Laura Wade's 2018 comedy-drama uses what looks like a domestic comedy to look deeper at the motives behind nostalgia, the tensions in contemporary relationships and the nature of personal choice - it's a stealth weapon using the visual aesthetics to deliver a lot of provocative ideas. It builds on a simple premise (what if a modern couple decided to live like it was the 1950s) and looks at what that designed choice would really look like - is the changing world really that ignorable and can you just cherry-pick the desirable look from the cultural values that underpinned it?
Alexandra Pelvin's production plays both the aesthetics and the truth of the situation - it looks visually spectacular (between Andrew Kay's lush set, Helen Drum's period outfits, and some well=chosen props and set dressing by Gail Cantile, Anne Gallen, and Antonia Kitzel), and it also is able to engage deeply in the ideas, feeling the very contemporary anxieties that drive the characters. There's an element of fantasy in the staging (particularly the way lead character Judy moves, every step carefully considered), but also reality in the emotions underpinning everything. It's a masterful look at the text that brings out every nuance.
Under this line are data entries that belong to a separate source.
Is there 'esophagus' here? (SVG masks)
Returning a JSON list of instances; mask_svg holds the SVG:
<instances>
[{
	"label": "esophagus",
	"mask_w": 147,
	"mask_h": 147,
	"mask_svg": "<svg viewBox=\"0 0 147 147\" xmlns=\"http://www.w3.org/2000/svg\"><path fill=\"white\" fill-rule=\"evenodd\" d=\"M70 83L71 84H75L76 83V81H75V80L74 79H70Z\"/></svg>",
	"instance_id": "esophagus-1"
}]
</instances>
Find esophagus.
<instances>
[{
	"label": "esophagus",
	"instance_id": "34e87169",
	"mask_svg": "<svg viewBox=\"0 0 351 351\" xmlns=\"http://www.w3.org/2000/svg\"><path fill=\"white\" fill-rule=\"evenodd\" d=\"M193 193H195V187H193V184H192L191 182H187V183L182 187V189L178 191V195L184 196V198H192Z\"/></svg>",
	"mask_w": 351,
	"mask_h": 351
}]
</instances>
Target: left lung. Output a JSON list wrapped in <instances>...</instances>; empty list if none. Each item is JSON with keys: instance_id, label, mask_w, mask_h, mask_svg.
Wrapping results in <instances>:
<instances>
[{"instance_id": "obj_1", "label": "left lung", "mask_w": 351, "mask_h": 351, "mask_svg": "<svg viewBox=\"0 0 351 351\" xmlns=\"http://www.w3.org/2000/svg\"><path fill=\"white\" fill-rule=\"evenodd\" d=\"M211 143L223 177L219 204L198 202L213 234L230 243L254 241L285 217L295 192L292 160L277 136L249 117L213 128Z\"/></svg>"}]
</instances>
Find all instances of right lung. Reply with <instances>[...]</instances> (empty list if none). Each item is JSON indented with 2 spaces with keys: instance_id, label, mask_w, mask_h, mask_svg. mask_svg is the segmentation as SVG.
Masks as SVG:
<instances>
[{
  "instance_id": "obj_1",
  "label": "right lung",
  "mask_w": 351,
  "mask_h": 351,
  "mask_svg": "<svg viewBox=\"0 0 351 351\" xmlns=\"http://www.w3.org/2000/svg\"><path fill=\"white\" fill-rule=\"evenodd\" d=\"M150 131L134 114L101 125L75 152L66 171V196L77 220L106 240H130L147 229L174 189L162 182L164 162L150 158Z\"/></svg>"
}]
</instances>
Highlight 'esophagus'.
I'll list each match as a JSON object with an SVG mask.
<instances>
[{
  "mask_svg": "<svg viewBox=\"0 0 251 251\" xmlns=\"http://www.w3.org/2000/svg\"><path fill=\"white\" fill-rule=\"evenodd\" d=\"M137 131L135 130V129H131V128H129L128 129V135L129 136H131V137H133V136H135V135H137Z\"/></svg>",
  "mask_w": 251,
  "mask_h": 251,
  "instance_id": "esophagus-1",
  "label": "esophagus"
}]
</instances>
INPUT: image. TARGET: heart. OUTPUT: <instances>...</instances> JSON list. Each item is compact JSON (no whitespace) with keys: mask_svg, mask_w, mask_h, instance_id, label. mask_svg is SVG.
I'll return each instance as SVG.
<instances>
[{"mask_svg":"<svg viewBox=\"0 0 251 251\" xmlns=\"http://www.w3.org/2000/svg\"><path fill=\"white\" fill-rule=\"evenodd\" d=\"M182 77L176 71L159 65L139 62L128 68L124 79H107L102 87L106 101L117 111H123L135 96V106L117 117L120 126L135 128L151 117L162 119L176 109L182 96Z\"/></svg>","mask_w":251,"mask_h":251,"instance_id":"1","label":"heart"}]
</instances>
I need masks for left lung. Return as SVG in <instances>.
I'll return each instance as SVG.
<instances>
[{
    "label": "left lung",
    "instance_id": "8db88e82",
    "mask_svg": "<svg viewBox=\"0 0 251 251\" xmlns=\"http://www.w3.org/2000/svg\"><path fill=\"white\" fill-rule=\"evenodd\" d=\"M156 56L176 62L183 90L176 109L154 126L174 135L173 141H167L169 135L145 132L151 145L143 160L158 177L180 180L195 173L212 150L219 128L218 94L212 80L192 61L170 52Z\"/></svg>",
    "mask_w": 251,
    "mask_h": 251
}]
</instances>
She's aided by a strong cast, led by Karina Hudson as domestic Goddess Judy - you can see her thinking and trying to position herself just right, and you can also see the panic behind her eyes as things don't quite pan out to what her fantasy is. Judy pushes quite far in her attempts to maintain the fantasy and Hudson makes every choice believable and relatable - we know exactly where it's coming from and how she's got herself in as far as she's gotten. In support are Ryan Street, as her conflicted husband Johnny - willing to play along til it all becomes overwhelming; Natalie Waldron as her friend Fran, with a foot in both now-and-then, with her own obvious blinkers about what she's living in; Terry Johnson as Fran's partner Marcus, a James Mason-ish sophisticate who emerges as something truly disturbing; Adele Lewin as her mother Sylvia who tries to dash Judy's fantasies with a few choice words of reality but has her own blinkers on about how their shared past has shaped Judy's choices; and Kayla Ciceran as Johnny's boss Alex, practical and businesslike but also human and willing to play along with the two nostalgiacs she's engaging in until, again, elements of the fantasy start to disturb her.
Altogether this is a thought provoking, intelligent, stylish production that digs a little deeper than you may expect. Well worth going out in a Canberra Winter.